**The problem:** Every record needs to be restated word for word.

**Data section:**
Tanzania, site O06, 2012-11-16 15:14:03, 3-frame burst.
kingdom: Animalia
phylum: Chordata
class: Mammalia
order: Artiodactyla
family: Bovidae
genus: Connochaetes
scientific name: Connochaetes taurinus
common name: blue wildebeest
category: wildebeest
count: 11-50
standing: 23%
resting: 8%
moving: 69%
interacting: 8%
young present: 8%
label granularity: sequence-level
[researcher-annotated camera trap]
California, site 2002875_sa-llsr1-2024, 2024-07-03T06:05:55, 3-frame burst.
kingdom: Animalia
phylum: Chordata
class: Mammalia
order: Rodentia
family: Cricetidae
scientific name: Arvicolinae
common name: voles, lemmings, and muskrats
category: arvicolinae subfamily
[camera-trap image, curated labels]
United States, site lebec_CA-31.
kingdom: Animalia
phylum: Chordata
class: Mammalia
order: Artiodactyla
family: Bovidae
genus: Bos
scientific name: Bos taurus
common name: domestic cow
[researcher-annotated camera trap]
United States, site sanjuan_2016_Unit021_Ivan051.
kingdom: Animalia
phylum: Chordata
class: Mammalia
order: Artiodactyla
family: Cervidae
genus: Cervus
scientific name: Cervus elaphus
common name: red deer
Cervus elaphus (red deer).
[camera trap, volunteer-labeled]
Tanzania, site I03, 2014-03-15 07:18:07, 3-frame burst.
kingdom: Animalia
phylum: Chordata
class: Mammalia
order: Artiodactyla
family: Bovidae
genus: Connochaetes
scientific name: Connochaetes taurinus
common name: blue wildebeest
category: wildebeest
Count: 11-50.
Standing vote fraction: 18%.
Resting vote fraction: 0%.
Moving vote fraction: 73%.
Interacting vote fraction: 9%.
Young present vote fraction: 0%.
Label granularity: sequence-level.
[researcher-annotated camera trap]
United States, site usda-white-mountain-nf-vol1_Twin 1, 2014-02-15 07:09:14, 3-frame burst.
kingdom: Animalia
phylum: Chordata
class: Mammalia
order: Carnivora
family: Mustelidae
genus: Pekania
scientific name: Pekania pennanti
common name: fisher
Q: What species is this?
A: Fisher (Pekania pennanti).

**Your response:**
Tanzania, site O06, 2012-11-16 15:14:03, 3-frame burst.
kingdom: Animalia
phylum: Chordata
class: Mammalia
order: Artiodactyla
family: Bovidae
genus: Connochaetes
scientific name: Connochaetes taurinus
common name: blue wildebeest
category: wildebeest
count: 11-50
standing: 23%
resting: 8%
moving: 69%
interacting: 8%
young present: 8%
label granularity: sequence-level
[researcher-annotated camera trap]
California, site 2002875_sa-llsr1-2024, 2024-07-03T06:05:55, 3-frame burst.
kingdom: Animalia
phylum: Chordata
class: Mammalia
order: Rodentia
family: Cricetidae
scientific name: Arvicolinae
common name: voles, lemmings, and muskrats
category: arvicolinae subfamily
[camera-trap image, curated labels]
United States, site lebec_CA-31.
kingdom: Animalia
phylum: Chordata
class: Mammalia
order: Artiodactyla
family: Bovidae
genus: Bos
scientific name: Bos taurus
common name: domestic cow
[researcher-annotated camera trap]
United States, site sanjuan_2016_Unit021_Ivan051.
kingdom: Animalia
phylum: Chordata
class: Mammalia
order: Artiodactyla
family: Cervidae
genus: Cervus
scientific name: Cervus elaphus
common name: red deer
Cervus elaphus (red deer).
[camera trap, volunteer-labeled]
Tanzania, site I03, 2014-03-15 07:18:07, 3-frame burst.
kingdom: Animalia
phylum: Chordata
class: Mammalia
order: Artiodactyla
family: Bovidae
genus: Connochaetes
scientific name: Connochaetes taurinus
common name: blue wildebeest
category: wildebeest
Count: 11-50.
Standing vote fraction: 18%.
Resting vote fraction: 0%.
Moving vote fraction: 73%.
Interacting vote fraction: 9%.
Young present vote fraction: 0%.
Label granularity: sequence-level.
[researcher-annotated camera trap]
United States, site usda-white-mountain-nf-vol1_Twin 1, 2014-02-15 07:09:14, 3-frame burst.
kingdom: Animalia
phylum: Chordata
class: Mammalia
order: Carnivora
family: Mustelidae
genus: Pekania
scientific name: Pekania pennanti
common name: fisher
Q: What species is this?
A: Fisher (Pekania pennanti).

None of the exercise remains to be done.